=== Requirement 1 ===
Quote the rows verbatim, starting at the line that contains "How much of" and ending at the last of the rows.

=== Document excerpt ===
------------------------------------------------

# Redfin Listing Price Predictor

## Instructions

Go To Redfin.com and find the listed property you want to predict 
- 1. Navigate to Cell in the Toolbar
- 2. Select Run All
- 3. Input House Information 
- 4. Copy and Paste House Description 
- 5. Input House Listing Price 
- 6. Scroll to the Bottom to Get Predictions

- PROPERTY TYPE INPUT OPTIONS (CASE SENSITIVE) 
    - Single Family Residential
    - Condo/Co-op	
    - Townhouse

In [1]:
import pandas as pd
import nltk
from nltk.corpus import stopwords
from nltk.stem import WordNetLemmatizer
from nltk.tokenize import word_tokenize
from sklearn.feature_extraction.text import CountVectorizer, TfidfVectorizer
import seaborn as sns
import matplotlib.pyplot as plt
import numpy as np
import spacy 
import re
from gensim.models.phrases import Phraser, Phrases
import pickle
from datetime import datetime
import time

In [2]:
current_year = datetime.now().year
current_month = datetime.now().month
current_quarter = (current_month - 1) // 3 + 1  # Calculate the quarter based on the current month
current_date = datetime.now().date()

columns = [
    "Year",
    "Quarter",
    "YEAR BUILT",
    "SALE TYPE",
    "SOLD DATE",
    "PROPERTY TYPE",
    "ZIP OR POSTAL CODE",
    "BEDS",
    "BATHS",
    "LOCATION",
    "SQUARE FEET",
    "LOT SIZE", 
    "Description"
]

df = pd.DataFrame(columns=columns)
for column in columns:
    if column == "Year":
        user_input = current_year
    elif column == "Quarter":
        user_input = current_quarter
    elif column == "SOLD DATE":
        user_input = current_date 
    elif column == "SALE TYPE":
        user_input = "PAST SALE"  
    else:
        user_input = input(f"Enter {column}: ")
    df.at[0, column] = user_input
price = input(f"Enter Price")

------------------------------------------------

[Dataset excerpt]
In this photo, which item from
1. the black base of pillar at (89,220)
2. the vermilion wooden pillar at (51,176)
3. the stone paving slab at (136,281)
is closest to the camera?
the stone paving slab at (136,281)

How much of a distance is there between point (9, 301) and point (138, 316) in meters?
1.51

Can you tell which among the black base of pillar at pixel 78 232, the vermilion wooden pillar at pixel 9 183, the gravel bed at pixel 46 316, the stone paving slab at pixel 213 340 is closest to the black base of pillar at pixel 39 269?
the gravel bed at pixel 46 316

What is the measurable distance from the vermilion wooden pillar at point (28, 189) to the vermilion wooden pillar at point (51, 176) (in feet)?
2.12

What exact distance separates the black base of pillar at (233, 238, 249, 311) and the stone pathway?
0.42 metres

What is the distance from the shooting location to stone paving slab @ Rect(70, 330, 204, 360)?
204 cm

------------------------------------------------

=== Requirement 2 ===
Answer these about the Redfin listing price predictor:
(a) What is the second step in the instructions?
(b) Which property type input options are listed?
(c) What value does the code assign to "SALE TYPE"?

=== Task response 1 ===
How much of a distance is there between point (9, 301) and point (138, 316) in meters?
1.51

Can you tell which among the black base of pillar at pixel 78 232, the vermilion wooden pillar at pixel 9 183, the gravel bed at pixel 46 316, the stone paving slab at pixel 213 340 is closest to the black base of pillar at pixel 39 269?
the gravel bed at pixel 46 316

What is the measurable distance from the vermilion wooden pillar at point (28, 189) to the vermilion wooden pillar at point (51, 176) (in feet)?
2.12

What exact distance separates the black base of pillar at (233, 238, 249, 311) and the stone pathway?
0.42 metres

What is the distance from the shooting location to stone paving slab @ Rect(70, 330, 204, 360)?
204 cm

=== Task response 2 ===
(a) Select Run All.
(b) Single Family Residential, Condo/Co-op, and Townhouse.
(c) "PAST SALE"